Semiconductor materials manufacturer AXT has delivered an 8,436% one-year return as investors capitalise on the AI infrastructure boom. The company supplies gallium arsenide, indium phosphide, and germanium substrates essential for optical networking in data centres. Driven by massive capital expenditure from Big Tech firms including Amazon, Microsoft, Alphabet, and Meta, AXT reported a 38.6% year-on-year revenue increase to $26.9 million in the first quarter and a record $100 million backlog. Despite its small size and exposure to cyclical demand and trade tensions with China, the company maintains a debt-free balance sheet and holds a consensus 'Moderate Buy' rating from analysts.

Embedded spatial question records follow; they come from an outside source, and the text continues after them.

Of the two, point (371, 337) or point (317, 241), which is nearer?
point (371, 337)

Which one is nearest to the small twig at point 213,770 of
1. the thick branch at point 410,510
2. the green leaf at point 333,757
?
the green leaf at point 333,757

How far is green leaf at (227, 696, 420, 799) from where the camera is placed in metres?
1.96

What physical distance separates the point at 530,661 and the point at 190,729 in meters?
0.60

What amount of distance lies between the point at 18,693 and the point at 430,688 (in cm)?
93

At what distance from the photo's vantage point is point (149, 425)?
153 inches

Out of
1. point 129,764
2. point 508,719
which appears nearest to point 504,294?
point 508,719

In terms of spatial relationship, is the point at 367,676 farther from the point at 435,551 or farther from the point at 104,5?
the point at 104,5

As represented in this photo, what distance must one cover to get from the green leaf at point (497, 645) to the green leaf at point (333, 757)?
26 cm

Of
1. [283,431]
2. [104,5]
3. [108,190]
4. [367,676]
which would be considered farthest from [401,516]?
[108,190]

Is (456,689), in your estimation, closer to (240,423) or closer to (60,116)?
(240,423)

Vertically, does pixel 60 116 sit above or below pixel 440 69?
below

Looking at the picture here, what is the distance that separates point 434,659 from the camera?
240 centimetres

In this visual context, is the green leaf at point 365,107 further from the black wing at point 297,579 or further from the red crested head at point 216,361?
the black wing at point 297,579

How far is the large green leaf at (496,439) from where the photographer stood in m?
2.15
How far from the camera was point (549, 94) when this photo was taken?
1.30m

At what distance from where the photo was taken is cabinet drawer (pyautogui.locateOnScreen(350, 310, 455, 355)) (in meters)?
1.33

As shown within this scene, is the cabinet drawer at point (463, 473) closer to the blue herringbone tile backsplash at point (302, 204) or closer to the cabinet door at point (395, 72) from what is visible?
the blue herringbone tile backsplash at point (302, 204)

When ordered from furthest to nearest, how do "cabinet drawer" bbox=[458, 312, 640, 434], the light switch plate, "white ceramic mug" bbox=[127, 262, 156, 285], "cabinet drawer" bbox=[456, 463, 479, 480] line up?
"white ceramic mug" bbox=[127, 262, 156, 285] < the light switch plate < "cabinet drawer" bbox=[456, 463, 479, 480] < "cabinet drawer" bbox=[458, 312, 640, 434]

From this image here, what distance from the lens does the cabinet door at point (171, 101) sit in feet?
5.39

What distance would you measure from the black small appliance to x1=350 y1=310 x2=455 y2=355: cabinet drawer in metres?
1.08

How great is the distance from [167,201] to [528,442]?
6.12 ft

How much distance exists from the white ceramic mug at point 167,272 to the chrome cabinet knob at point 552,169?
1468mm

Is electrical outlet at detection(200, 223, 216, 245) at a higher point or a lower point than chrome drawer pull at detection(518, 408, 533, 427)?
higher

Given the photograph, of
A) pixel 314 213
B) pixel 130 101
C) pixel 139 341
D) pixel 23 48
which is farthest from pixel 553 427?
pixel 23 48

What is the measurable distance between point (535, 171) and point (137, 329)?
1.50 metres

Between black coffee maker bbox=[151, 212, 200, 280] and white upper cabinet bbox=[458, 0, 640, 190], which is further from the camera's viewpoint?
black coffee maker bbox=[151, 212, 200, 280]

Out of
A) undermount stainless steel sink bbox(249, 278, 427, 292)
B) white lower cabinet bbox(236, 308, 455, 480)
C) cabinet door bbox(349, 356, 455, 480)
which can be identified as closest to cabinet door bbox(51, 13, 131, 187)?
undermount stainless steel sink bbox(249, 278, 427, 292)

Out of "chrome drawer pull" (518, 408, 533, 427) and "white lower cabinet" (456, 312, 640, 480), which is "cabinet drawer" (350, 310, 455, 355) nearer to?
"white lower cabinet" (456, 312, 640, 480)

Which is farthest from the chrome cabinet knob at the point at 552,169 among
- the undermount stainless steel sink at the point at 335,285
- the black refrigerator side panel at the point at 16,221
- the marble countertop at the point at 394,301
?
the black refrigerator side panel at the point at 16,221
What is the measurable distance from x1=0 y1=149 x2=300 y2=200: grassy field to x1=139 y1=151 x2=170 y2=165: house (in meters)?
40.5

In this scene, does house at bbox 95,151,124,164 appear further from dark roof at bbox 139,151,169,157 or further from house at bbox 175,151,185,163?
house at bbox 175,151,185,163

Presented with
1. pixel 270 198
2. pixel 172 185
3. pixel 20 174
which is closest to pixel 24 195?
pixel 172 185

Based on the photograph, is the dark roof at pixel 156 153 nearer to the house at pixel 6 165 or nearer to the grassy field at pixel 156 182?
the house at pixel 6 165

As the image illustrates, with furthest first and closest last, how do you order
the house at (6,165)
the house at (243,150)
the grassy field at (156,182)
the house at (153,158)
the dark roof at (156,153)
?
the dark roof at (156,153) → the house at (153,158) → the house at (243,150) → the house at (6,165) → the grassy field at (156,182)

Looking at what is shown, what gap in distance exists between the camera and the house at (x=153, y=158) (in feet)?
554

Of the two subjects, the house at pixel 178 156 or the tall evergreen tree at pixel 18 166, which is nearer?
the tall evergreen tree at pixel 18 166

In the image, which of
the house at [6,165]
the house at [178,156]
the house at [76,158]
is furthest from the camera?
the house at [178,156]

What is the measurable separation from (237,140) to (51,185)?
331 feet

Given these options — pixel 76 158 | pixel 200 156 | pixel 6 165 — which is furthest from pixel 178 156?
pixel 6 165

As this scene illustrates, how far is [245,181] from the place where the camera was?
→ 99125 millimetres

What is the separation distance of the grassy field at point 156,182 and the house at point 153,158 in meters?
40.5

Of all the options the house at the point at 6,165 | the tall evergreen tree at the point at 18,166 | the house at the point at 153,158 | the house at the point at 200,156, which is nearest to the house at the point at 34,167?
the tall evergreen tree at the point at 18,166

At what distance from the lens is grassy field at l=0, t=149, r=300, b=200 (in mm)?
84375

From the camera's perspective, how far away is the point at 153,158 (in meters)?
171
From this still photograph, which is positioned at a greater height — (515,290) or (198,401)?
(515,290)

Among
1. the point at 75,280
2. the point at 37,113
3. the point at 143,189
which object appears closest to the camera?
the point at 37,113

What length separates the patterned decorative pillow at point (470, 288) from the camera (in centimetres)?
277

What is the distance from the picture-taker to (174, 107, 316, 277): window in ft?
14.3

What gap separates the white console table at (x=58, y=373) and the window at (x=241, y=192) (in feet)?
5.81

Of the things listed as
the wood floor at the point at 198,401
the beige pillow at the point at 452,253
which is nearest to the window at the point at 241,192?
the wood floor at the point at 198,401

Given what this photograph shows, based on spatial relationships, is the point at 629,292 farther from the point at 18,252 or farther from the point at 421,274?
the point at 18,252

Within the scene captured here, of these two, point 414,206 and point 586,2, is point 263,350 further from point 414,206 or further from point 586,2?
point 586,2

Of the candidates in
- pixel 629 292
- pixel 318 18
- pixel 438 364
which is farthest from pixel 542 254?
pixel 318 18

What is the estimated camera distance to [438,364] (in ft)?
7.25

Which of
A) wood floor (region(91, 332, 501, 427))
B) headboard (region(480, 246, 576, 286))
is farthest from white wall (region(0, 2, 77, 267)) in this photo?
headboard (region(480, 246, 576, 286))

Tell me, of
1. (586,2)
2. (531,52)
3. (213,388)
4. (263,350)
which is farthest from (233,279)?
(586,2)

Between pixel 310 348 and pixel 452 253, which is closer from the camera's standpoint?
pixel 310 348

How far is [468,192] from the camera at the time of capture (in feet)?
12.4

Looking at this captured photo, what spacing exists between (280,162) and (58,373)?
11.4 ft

The surge in AXT’s valuation reflects a broader market recognition that AI infrastructure spending extends beyond graphics processing units to include connectivity and semiconductor materials. Major technology firms are expected to spend as much as $725 billion combined on capital expenditures this year, with significant portions directed toward data centres and networking hardware. Amazon, Microsoft, Alphabet, and Meta are leading this charge, with individual spending plans ranging from $135 billion to $200 billion. This capital expenditure cycle has transformed AI infrastructure from an experimental area into a mandatory component of tech strategy, creating sustained demand for the materials AXT produces.

AXT’s financial performance has mirrored this shift in demand. The company reported a 38.6% year-on-year revenue increase to $26.9 million in the first quarter, alongside a record backlog of $100 million. For the full year 2025, AXT recorded total revenue of $88.3 million with a GAAP gross margin of 12.7%. The company’s market capitalisation has reached $7.52 billion, a significant increase from its previous status as a forgotten small-cap semiconductor supplier. The improvement in gross margin to 29.6% in the first quarter, up from 20.9% a year earlier, further underscores the company’s operational recovery and pricing power.

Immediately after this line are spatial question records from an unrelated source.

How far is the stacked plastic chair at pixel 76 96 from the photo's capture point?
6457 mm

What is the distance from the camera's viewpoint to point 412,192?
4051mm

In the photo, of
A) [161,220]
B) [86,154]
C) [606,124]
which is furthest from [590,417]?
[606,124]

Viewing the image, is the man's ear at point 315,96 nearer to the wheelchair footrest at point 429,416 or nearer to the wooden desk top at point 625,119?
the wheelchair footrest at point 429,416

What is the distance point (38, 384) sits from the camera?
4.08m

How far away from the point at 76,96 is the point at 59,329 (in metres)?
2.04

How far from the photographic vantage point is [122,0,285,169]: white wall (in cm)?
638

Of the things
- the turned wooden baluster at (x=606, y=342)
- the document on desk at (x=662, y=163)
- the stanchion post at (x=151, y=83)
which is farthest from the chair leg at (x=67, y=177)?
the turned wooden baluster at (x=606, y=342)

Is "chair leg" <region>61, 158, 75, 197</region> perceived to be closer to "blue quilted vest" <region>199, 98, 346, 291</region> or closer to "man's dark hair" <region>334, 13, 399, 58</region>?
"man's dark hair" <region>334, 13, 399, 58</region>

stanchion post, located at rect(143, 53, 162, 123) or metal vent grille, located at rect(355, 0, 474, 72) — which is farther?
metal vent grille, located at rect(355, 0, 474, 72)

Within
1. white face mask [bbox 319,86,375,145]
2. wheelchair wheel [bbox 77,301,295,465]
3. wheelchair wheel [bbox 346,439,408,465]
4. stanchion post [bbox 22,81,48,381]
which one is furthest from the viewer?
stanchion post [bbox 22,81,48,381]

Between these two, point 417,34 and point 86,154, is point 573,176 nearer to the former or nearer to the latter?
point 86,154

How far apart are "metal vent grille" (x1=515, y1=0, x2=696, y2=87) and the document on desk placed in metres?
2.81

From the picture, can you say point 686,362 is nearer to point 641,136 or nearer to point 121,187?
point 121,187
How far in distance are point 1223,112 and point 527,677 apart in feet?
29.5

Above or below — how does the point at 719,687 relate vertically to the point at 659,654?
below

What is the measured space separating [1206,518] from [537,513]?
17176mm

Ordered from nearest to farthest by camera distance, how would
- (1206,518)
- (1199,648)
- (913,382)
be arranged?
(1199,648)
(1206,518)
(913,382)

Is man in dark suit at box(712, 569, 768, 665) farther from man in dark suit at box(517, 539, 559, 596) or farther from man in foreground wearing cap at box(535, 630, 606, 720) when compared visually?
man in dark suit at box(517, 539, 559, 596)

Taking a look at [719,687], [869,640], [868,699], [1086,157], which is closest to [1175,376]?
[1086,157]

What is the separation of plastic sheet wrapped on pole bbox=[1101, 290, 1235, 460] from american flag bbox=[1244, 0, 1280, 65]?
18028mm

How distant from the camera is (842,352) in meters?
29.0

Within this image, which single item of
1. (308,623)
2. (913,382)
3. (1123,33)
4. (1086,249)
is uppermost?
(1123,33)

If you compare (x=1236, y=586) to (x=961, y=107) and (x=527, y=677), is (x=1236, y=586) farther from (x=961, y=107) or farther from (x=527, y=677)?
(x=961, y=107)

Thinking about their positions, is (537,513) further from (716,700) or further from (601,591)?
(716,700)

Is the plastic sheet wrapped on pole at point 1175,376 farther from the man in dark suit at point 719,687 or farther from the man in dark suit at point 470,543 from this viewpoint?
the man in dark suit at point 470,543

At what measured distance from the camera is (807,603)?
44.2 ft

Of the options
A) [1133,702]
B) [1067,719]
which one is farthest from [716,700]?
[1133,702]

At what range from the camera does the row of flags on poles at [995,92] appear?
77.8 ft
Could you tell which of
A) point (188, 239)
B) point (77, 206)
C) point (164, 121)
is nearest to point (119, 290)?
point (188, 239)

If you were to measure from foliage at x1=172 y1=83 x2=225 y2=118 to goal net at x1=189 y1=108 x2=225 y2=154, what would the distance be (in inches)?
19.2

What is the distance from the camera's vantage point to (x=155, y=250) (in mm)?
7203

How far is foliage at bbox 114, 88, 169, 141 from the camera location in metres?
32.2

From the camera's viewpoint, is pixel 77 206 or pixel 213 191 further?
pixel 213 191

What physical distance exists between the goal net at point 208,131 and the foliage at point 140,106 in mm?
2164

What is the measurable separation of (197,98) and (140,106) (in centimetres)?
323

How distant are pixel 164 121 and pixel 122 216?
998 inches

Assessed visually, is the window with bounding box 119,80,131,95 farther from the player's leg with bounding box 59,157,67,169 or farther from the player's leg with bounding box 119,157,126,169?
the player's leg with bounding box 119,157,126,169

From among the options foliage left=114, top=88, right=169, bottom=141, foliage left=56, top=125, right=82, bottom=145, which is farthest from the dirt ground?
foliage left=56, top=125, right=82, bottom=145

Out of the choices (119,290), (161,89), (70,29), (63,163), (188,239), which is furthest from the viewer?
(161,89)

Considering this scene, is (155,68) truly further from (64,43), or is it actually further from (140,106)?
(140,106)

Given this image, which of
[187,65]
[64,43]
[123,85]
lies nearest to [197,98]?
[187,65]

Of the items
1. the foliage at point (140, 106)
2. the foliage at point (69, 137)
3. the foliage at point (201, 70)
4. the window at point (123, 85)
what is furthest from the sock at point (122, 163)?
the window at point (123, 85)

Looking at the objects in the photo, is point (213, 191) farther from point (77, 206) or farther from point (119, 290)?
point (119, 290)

A key differentiator for AXT is its financial discipline, particularly its debt-free balance sheet. In an environment where many speculative AI plays have funded expansion through expensive borrowing or repeated share offerings, AXT has avoided both pitfalls. This financial stability is attractive to investors seeking exposure to the AI theme without the leverage risks associated with other small-cap semiconductor suppliers. The company’s manufacturing operations in China, however, present exposure to trade tensions, a risk that analysts continue to monitor closely.

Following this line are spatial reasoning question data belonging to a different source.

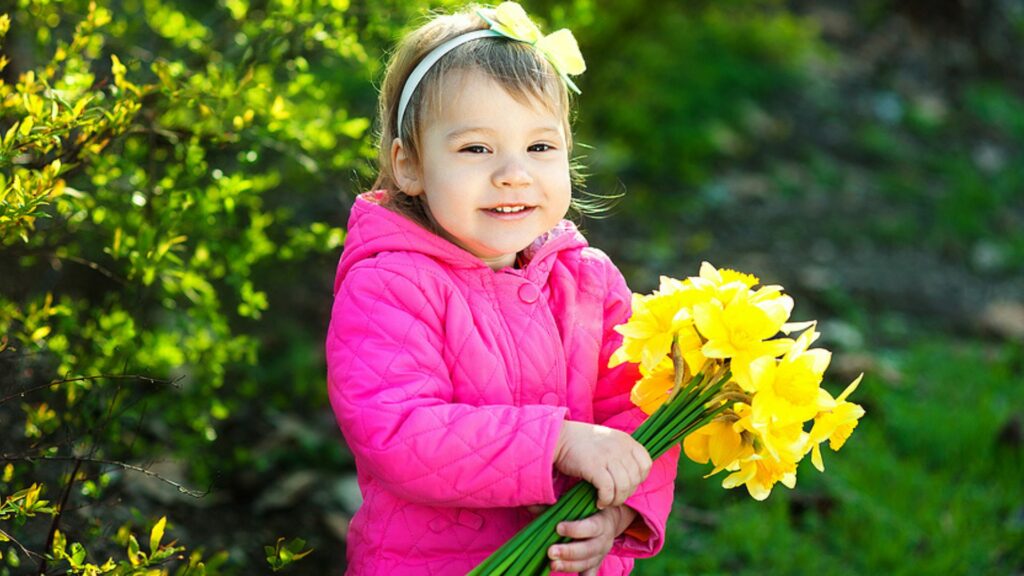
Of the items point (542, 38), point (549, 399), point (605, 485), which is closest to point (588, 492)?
point (605, 485)

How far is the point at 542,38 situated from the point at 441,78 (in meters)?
0.19

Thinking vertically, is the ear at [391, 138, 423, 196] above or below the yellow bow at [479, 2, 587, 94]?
below

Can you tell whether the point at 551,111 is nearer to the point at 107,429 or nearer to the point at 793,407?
the point at 793,407

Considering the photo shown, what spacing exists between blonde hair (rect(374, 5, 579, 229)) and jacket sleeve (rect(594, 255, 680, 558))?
305 mm

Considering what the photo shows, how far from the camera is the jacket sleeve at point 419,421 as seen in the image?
1.88 m

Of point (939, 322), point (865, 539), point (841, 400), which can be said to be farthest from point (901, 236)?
point (841, 400)

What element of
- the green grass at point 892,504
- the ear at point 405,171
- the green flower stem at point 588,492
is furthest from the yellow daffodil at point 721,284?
the green grass at point 892,504

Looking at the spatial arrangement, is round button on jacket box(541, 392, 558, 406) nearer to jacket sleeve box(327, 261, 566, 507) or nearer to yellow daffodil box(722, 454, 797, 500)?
jacket sleeve box(327, 261, 566, 507)

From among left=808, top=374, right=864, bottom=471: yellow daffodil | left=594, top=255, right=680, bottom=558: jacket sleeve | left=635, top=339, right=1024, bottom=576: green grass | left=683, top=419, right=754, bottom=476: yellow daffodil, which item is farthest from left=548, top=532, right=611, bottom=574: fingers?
left=635, top=339, right=1024, bottom=576: green grass

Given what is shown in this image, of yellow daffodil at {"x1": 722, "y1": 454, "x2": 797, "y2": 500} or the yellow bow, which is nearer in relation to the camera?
yellow daffodil at {"x1": 722, "y1": 454, "x2": 797, "y2": 500}

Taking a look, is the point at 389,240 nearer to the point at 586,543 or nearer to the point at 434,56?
the point at 434,56

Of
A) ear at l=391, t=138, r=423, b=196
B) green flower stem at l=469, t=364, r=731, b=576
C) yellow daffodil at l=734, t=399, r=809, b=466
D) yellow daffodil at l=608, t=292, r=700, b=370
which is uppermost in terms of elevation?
ear at l=391, t=138, r=423, b=196

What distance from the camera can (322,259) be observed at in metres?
3.15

Wall Street analysts maintain a consensus 'Moderate Buy' rating on AXT, with a mean price target of $87.75, representing a 29% downside from current levels. The high target of $95 indicates a 23.25% downside, suggesting that analysts believe the stock’s valuation has caught up to the AI-related networking demand. The primary question for investors is whether AXT can translate AI enthusiasm into sustained earnings growth rather than temporary order spikes. The company’s ability to navigate cyclical demand and geopolitical risks will be critical in determining if its current valuation is justified.